When gO, gH, and gL were expressed in HEK293SGnTI− cells, a band smaller than 75 kDa could be detected in cell lysate (Fig. 1C) and more clearly in the undigested immunoprecipitate (Fig. 1D). And after PNGase F digestion of cell lysates from gH-, gL-, and gO-expressing 293T cells and the immunoprecipitate from the same lysates, we found that gO with complex glycans had a lower molecular weight than gO with high-mannose glycans (Fig. 1A and B). This observation suggested that gO was cleaved during its maturation process. Because the anti-gO antibody used in our experiments recognized the N terminus of gO, we hypothesized that the carboxyl terminus of gO was cleaved away during the maturation process. To test this idea, we constructed a plasmid for expression of gO C-terminally tagged with the hemagglutinin (HA) epitope and expressed gOHA alone or with gH and gL in 293T cells (Fig. 2A, top) and in HEK293SGnTI− cells (Fig. 2A, bottom). As shown in Fig. 2A, the mature form of gO (around 50 kDa after PNGase F digestion) could not be detected in the cell lysates (Fig. 2A, lanes 2 to 7) or anti-gH immunoprecipitates by using anti-HA antibody (Fig. 2A, lanes 8 to 10); however, this form of gO could be detected using anti-gO antibody (Fig. 2A, lanes 11 to 13). Thus, the smear (around 68 kDa) that was seen in the cell lysate or, more obviously, in the Endo H-digested immunoprecipitate from 293T cells expressing gH, gL, and gO (Fig. 1 and 2A) represented the cleaved gO product carrying N-linked complex-type glycans, which were removed by PNGase F but not by Endo H. This form of gO could be more easily detected in HEK293SGnTI− cells, because this form of gO could not be modified with complex glycans in this type of cells. And, as a result, the uncleaved (immature form) and cleaved (mature form) gOs were modified with similar high-mannose glycans, showing the totally different molecular weights, which could be easily confirmed in Western blot analysis. All these results indicated that when gO was expressed along with gH and gL, the carboxyl terminus of gO was cleaved away, probably during the maturation process. We tried to detect the cleaved C-terminal gO (tagged with HA) by Western blotting using high-percentage SDS-PAGE and anti-HA antibody; however, no such small fragment could be detected (data not shown). This might be because of rapid degradation of the fragment. We summarized the gO maturation process with and without gH and gL in a schematic diagram (Fig. 2B).
FIG 2.
Cleavage of gO during its maturation process. (A) 293T cells (top) and HEK293SGnTI− cells (bottom) were transfected with a plasmid expressing hemagglutinin (HA)-tagged gO (AgOHA), either alone (lanes 2 to 4) or in combination with gH- and gL-expressing plasmids (lanes 5 to 13). The cells were harvested on day 2 posttransfection, lysed, and subjected to immunoprecipitation by using anti-gH antibody. The cell lysates (lanes 1 to 7) and precipitants (lanes 8 to 13) were digested with Endo H (H) and PNGase F (F) and then subjected to Western blot analysis using anti-HA and anti-gO antibodies. C, control. Black triangles indicate the mature form of gO after digestion. (B) Summary of the gO maturation process. (Top) Expression of gO alone; (bottom) coexpression of gO with gH and gL.
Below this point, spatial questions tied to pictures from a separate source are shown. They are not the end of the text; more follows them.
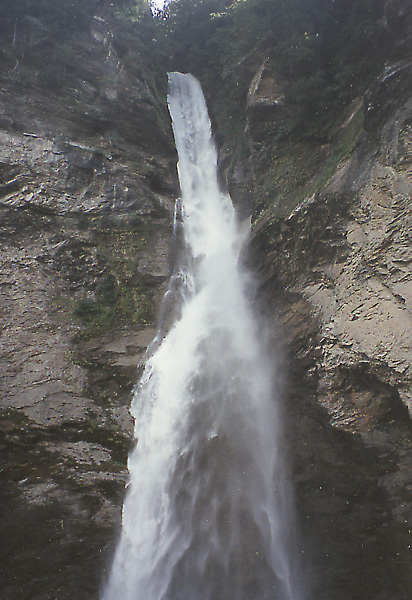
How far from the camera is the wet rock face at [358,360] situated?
16.8 feet

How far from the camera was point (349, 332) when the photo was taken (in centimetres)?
573

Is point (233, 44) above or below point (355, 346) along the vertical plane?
above

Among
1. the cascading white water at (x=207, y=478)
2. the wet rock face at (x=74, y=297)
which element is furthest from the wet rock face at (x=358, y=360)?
the wet rock face at (x=74, y=297)

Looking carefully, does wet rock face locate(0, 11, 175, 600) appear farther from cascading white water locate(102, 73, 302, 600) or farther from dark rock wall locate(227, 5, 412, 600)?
dark rock wall locate(227, 5, 412, 600)

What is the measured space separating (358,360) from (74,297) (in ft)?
19.9

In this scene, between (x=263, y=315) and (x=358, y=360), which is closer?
(x=358, y=360)

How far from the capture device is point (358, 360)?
17.9 feet

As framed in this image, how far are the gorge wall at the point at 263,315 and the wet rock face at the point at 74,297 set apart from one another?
0.10 ft

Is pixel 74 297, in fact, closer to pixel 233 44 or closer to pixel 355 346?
pixel 355 346

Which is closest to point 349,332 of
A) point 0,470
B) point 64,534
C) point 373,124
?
point 373,124

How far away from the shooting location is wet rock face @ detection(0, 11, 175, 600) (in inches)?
235

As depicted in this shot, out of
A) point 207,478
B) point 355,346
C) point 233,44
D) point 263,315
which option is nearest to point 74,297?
point 263,315

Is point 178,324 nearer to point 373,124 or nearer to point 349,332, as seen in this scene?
point 349,332

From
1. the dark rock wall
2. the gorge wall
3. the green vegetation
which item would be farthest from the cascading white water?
the green vegetation
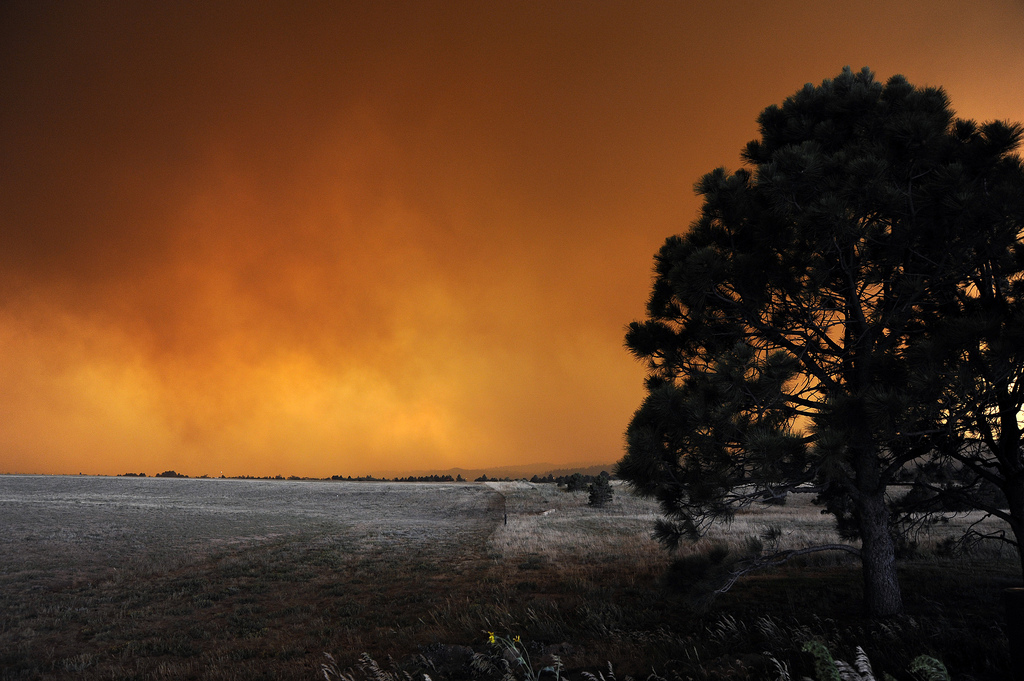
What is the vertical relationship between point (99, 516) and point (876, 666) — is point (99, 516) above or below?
below

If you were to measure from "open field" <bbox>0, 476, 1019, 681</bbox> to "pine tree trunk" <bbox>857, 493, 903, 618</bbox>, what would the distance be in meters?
0.37

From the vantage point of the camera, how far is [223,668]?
877 cm

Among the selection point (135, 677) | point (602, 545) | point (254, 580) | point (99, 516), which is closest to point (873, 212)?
point (135, 677)

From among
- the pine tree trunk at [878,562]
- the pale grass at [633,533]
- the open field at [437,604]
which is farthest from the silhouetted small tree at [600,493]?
the pine tree trunk at [878,562]

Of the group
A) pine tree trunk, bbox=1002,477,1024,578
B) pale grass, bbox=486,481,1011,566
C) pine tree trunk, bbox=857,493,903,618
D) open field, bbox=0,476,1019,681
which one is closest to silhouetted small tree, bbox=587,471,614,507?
pale grass, bbox=486,481,1011,566

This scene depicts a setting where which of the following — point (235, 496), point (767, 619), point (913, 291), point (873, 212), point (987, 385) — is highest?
point (873, 212)

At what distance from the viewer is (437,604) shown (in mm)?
12570

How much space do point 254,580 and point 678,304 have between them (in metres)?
16.2

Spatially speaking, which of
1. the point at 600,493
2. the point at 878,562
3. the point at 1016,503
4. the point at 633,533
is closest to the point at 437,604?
the point at 878,562

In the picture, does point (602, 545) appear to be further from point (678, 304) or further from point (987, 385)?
point (987, 385)

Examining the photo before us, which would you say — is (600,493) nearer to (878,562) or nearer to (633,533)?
(633,533)

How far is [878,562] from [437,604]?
958 cm

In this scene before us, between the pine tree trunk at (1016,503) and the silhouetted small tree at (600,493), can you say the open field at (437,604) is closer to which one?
the pine tree trunk at (1016,503)

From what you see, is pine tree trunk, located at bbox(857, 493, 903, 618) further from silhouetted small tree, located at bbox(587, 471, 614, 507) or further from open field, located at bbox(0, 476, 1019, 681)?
silhouetted small tree, located at bbox(587, 471, 614, 507)
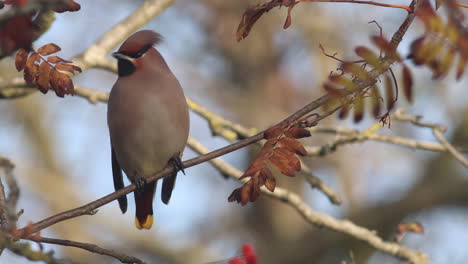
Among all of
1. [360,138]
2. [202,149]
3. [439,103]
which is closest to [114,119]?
[202,149]

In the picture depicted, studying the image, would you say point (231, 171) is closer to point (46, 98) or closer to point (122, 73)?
point (122, 73)

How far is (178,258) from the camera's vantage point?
8867mm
For both HCMV gH/gL/UL128-131 and HHV-6A gH/gL/gQ1/gQ2, coexpression of all components of each complex is required for the transport and expression of the complex to the cell surface (15, 17). Furthermore, coexpression of gO with gH and gL in HCMV promotes gO transport to the Golgi but not to the cell surface (14). We analyzed the cell surface expression of gO when it was expressed alone or with gH and gL in 293T cells, and the expression of each glycoprotein was confirmed by immunofluorescence assay (IFA) (data not shown). As reported previously, when gH and gL were coexpressed with gQ1 and gQ2, cell surface expression of gH and gL was dramatically upregulated (Fig. 3) (15); however, when gH and gL were coexpressed with gO, no further upregulation of gH and gL on the cell surface could be detected (Fig. 3, left). Furthermore, coexpression of gO with gH, gL, gQ1, and gQ2 had little influence on cell surface expression of gH and gL relative to coexpression of gH, gL, gQ1, and gQ2 (Fig. 3, left). Very little gO was detected on the cell surface when it was expressed alone; however, coexpression of gO with gH and gL affected the cell surface expression of gO slightly in transfected cells (Fig. 3, right), because of gO interaction with gH and gL.
FIG 3.
Expression of glycoproteins on the cell surface during coexpression. 293T cells were transfected with the glycoprotein expression plasmids indicated under the individual histograms. Cells were stained with anti-gH/gL antibody (left) or anti-gO antibody (right). Histograms show fluorescence intensity, measured in arbitrary units, on a log scale (x axis) and relative cell number on a linear scale (y axis).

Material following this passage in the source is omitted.